• **DATA EXTRACTS**
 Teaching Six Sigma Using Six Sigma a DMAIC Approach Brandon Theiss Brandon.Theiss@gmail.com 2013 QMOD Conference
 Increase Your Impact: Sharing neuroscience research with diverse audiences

==

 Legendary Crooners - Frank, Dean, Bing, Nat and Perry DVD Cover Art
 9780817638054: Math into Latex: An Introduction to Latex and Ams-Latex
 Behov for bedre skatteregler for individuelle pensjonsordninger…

---

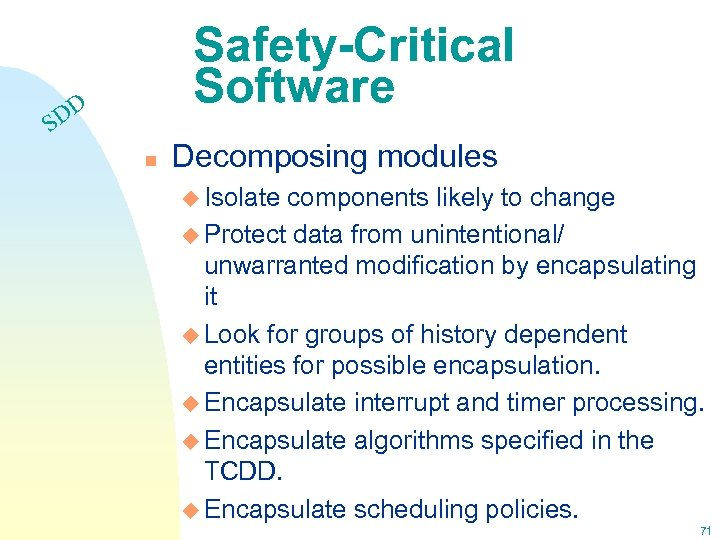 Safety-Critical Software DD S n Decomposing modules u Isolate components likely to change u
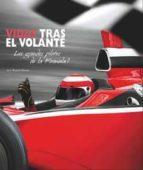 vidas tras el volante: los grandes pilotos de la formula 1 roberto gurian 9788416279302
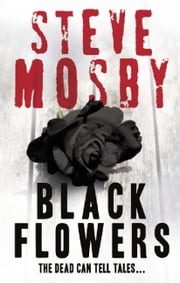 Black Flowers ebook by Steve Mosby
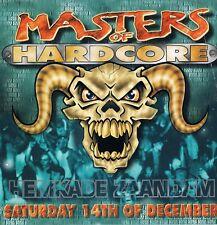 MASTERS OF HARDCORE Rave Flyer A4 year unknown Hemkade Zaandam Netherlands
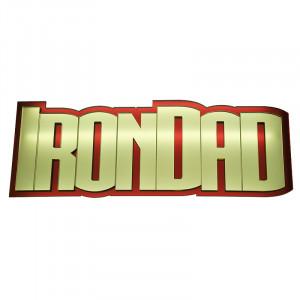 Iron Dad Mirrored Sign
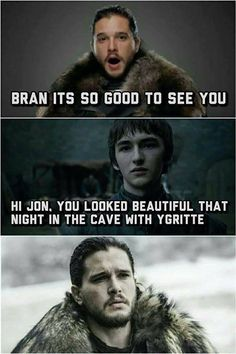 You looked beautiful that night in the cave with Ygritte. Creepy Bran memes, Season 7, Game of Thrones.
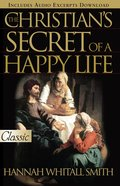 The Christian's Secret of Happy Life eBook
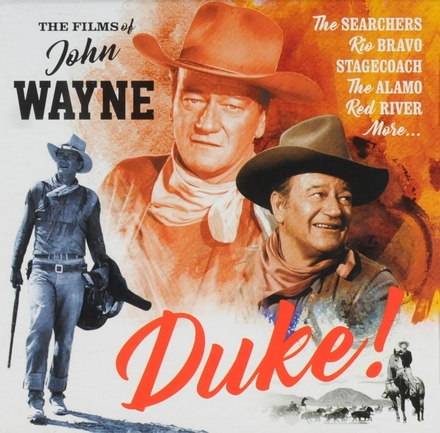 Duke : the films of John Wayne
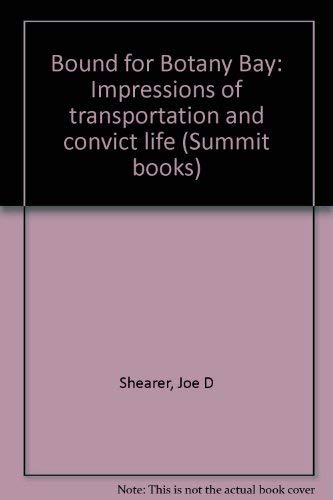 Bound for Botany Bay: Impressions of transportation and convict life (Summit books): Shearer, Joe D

• **WORK ITEM**
Your answer should be the lines above, from the line containing "9780817638054: Math into" up to and including the line containing "Behov for bedre", reproduced exactly and with nothing else.

• **EXERCISE OUTPUT**
 9780817638054: Math into Latex: An Introduction to Latex and Ams-Latex
 Behov for bedre skatteregler for individuelle pensjonsordninger…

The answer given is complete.